I take a rather indirect route over to Blagdon, to sample the air at the summit of Gravel Hill, which reaches some one hundred and thirty metres above sea level, and from where there are superb views around the surrounding countryside.  I drop down Pit Lane, with the local names becoming more intriguing the further I go (Dewdown Lodge, Pixey Hole).  Eventually I reach the tail of Blagdon Lake, just below Ubley.  With time pressing I decide on skirting the Lake, informed by locals that I risk the wrath of the Bailiff if found without a permit.  Unfortunately there is no information about where such a permit may be found, though I would be more than happy to pay the £2 requested as a contribution to the well being of the local wild life.  The lake is stunning in the winter sunshine, and I hardly see a soul all the way round.  The birds, from heron to teal, are happily making the most of the off-season, however, and, had I had time to linger and make use of the hides, I could have observed the shimmering light and the flickering birds to my heart’s content.

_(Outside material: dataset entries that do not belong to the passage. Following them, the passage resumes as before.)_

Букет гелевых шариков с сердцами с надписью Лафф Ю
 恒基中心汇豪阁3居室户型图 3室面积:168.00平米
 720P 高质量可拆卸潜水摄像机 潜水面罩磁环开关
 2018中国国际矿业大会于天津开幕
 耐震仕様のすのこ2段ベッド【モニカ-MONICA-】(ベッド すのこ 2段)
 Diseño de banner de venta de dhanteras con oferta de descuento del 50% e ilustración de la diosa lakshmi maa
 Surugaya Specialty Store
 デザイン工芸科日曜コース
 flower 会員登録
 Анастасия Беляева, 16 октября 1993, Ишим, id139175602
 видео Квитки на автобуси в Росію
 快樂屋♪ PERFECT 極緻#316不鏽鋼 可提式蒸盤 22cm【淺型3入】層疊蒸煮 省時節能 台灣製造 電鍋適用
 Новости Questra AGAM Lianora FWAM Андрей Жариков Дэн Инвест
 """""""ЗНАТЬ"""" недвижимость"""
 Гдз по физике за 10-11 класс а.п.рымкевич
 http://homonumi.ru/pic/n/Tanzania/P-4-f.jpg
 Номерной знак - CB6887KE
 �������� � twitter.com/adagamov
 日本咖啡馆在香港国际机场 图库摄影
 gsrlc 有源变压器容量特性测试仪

This lake is almost one hundred years old now, and is stocked with trout, like Chew, by Bristol Water.  It is about 440 acres of watery heaven, nuzzling the Mendip foothills, skirted by mature woods, 42 feet deep at its deepest, and known to aficionados as the birth place of still water trout fishing.  Boats (rowing or electric motor only) can be hired from Blagdon Fishing Lodge, where permits are also obtainable in the season, or enthusiasts may perch themselves almost anywhere on the seven-mile perimeter.  There are supposed to be about two hundred thousand trout in this lake, and some catches have weighed in at over three and a half pounds, so there’s plenty for all!  There are facilities for other visitors, too, however, and you do not have to speak the language of small flies and nymphs, buzzers and diawl bachs, to enjoy these surroundings.  On Sunday afternoons, from May 27th until September 30th, the Blagdon Pumping Station and Visitor Centre is open, with a still functioning beam engine as well as many exhibits and hands-on displays, and there is plenty of space for picnics and a nature trail as well.  

I manage to reach the track that leads up towards Blagdon Church without the pleasure of the Bailiff’s company, however, and make it to my destination slightly out of breath at the last climb, but exhilarated.  The view back over the lake and the countryside from the garden of the New Inn is wonderful, something you would not expect just ten miles southwest of Bristol city centre (as the crow flies!)  And the log fire, ale and vittles inside the pub is worth the trip as well!

Tuesday, 26 January 2010

My days are in the yellow leaf

From the West Country - The Mendip Fringe, 1

There’s a certain something about Bus Stations.  The cosmopolitan bustle, the unhurried purpose, the smell of spilt oil, and the purr of big diesels – all controlled but disparate movements and noises blending into a general hum of purpose.  Within the bright confines of the snack bar, tea steams in polystyrene cups, ashtrays spill over with teabags and crushed fag ends.  On the stands, men, women, young and old, queue in patient order, their expectations quietly contained behind their masks. The colourful coaches and double-deckers nuzzle in and load, then edge out and depart, heading for magical destinations, the great elsewhere.  Fishponds.  Bath.  Weston-super-Mare.  Midsomer Norton.  Yate.   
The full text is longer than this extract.